Work to complete
Please extract every line of the rows below that contains the word "scene", and note that case counts.

— Start Records for processing —

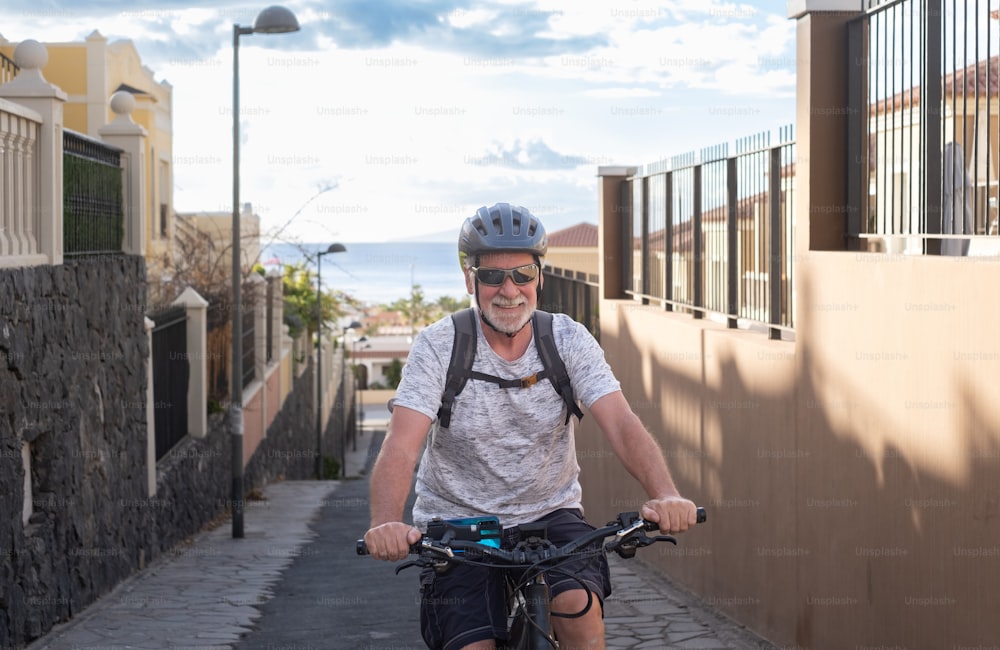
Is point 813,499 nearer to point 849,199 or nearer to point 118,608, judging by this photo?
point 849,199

— End Records for processing —
— Start Records for processing —

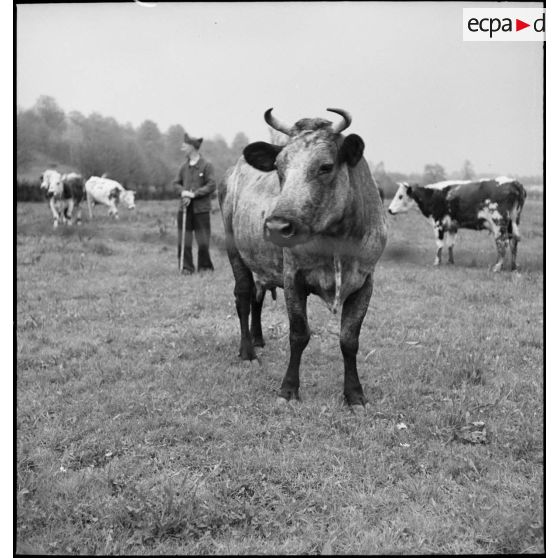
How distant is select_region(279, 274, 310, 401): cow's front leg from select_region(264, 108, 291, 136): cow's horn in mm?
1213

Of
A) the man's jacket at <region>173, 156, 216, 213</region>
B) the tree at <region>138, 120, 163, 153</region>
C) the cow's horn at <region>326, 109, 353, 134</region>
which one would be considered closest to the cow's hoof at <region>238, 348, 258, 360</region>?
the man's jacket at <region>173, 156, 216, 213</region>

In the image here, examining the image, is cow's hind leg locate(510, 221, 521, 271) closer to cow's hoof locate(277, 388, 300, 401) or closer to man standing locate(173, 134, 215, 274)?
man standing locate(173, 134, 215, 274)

— End Records for processing —
— Start Records for processing —

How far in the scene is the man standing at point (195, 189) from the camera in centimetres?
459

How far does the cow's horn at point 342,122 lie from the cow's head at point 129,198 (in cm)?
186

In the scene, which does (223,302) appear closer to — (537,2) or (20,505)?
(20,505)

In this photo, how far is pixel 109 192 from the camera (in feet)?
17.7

— End Records for processing —

Written response
How far in the scene is the man standing at point (195, 189) from the camera in centimetres?
In the scene, which does (223,302) appear closer to — (537,2) or (20,505)?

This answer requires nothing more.